▶ _Raw data_
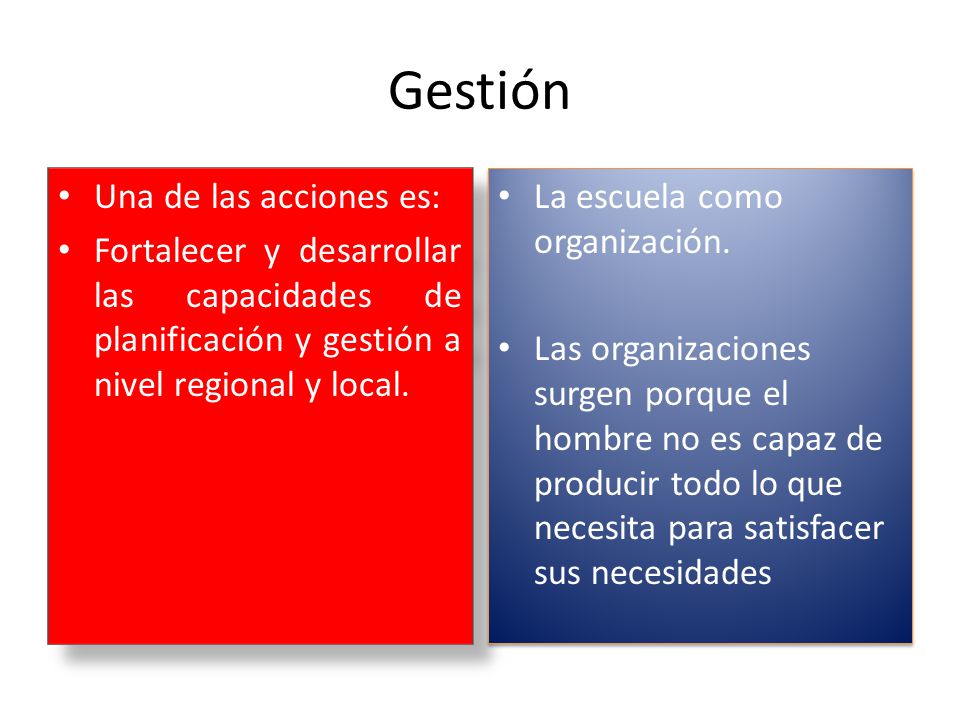 Gestión

• Una de las acciones es:
• Fortalecer y desarrollar las capacidades de planificación y gestión a nivel regional y local.

• La escuela como organización.

• Las organizaciones surgen porque el hombre no es capaz de producir todo lo que necesita para satisfacer sus necesidades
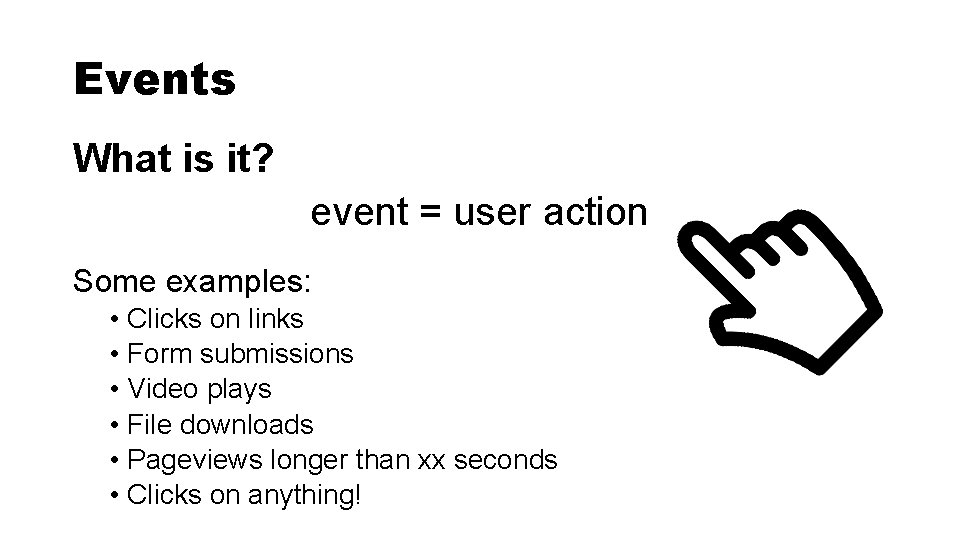 Events

What is it?

event = user action

Some examples:
• Clicks on links
• Form submissions
• Video plays
• File downloads
• Pageviews longer than xx seconds
• Clicks on anything!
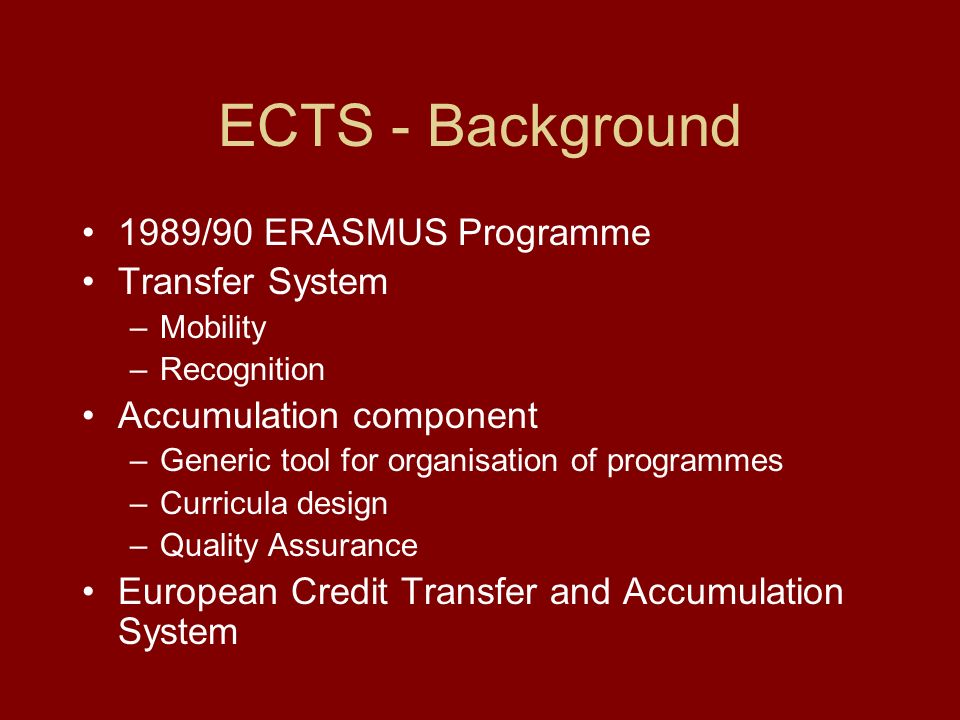 ECTS - Background

• 1989/90 ERASMUS Programme
• Transfer System
– Mobility
– Recognition
• Accumulation component
– Generic tool for organisation of programmes
– Curricula design
– Quality Assurance
• European Credit Transfer and Accumulation System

▶ _What is needed_
All that the answer may hold is the lines from the one with "organisation of programmes" through the end of the data, set down exactly as they appear.

▶ _Exercise answer_
– Generic tool for organisation of programmes
– Curricula design
– Quality Assurance
• European Credit Transfer and Accumulation System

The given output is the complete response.